WHAT TO WORK ON
Within these records, how many lines hold "marginals"? Give the number alone.

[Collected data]
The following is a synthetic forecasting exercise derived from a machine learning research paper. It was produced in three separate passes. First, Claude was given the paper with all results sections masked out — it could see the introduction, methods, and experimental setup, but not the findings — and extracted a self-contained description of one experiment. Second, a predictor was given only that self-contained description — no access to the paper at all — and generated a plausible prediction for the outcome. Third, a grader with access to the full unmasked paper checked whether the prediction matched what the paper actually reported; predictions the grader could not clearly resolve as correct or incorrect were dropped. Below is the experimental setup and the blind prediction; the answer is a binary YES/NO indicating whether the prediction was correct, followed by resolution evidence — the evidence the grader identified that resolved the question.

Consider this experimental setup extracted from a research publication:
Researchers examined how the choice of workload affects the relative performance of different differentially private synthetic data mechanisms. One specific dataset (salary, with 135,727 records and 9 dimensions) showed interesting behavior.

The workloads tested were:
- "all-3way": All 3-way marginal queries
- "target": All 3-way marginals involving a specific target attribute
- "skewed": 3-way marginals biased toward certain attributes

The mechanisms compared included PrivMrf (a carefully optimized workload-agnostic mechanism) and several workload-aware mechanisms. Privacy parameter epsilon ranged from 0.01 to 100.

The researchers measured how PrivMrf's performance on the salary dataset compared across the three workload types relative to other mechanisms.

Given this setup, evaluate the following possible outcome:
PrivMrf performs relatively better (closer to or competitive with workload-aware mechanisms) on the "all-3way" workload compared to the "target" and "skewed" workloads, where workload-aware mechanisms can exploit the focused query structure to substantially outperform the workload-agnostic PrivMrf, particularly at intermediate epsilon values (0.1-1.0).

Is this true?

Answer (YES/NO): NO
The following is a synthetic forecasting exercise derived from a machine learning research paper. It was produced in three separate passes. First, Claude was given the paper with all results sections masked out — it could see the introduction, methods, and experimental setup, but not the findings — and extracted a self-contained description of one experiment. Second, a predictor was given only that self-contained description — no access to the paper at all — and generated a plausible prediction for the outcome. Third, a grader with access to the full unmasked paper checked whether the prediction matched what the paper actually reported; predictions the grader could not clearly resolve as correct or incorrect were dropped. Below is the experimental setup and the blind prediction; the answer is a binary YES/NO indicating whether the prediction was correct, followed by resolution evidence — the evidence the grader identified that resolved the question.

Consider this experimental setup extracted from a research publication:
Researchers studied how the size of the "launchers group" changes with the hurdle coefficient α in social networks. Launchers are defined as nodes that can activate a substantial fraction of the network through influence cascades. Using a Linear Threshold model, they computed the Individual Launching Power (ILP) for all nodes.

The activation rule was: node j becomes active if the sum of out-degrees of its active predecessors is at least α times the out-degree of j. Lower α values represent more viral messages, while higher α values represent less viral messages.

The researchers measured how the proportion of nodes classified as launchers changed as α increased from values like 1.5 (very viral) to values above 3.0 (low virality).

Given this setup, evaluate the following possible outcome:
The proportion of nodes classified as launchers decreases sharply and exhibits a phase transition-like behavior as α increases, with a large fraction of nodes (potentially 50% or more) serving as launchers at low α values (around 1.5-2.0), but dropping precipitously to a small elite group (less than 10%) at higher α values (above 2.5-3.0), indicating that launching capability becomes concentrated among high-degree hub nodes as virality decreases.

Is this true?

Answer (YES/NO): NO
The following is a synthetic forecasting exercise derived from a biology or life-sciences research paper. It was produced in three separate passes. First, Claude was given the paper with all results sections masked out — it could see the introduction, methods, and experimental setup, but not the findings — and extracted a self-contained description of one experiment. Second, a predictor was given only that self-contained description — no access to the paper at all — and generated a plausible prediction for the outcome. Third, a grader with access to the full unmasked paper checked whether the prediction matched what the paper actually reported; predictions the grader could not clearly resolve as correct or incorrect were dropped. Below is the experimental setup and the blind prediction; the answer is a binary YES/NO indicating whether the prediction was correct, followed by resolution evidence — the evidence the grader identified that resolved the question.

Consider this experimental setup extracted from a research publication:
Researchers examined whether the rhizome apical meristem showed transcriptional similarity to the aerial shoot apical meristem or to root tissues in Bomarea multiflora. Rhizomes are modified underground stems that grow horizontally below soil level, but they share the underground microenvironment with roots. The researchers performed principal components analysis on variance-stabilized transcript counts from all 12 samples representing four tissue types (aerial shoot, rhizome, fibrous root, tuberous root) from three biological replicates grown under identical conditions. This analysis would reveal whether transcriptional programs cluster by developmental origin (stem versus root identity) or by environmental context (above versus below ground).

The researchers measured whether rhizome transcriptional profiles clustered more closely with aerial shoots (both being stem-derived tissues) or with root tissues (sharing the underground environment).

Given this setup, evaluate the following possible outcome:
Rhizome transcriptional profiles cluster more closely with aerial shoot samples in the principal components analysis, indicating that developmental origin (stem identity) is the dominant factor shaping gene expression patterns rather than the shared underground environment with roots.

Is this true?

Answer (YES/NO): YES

TASK ANSWER
2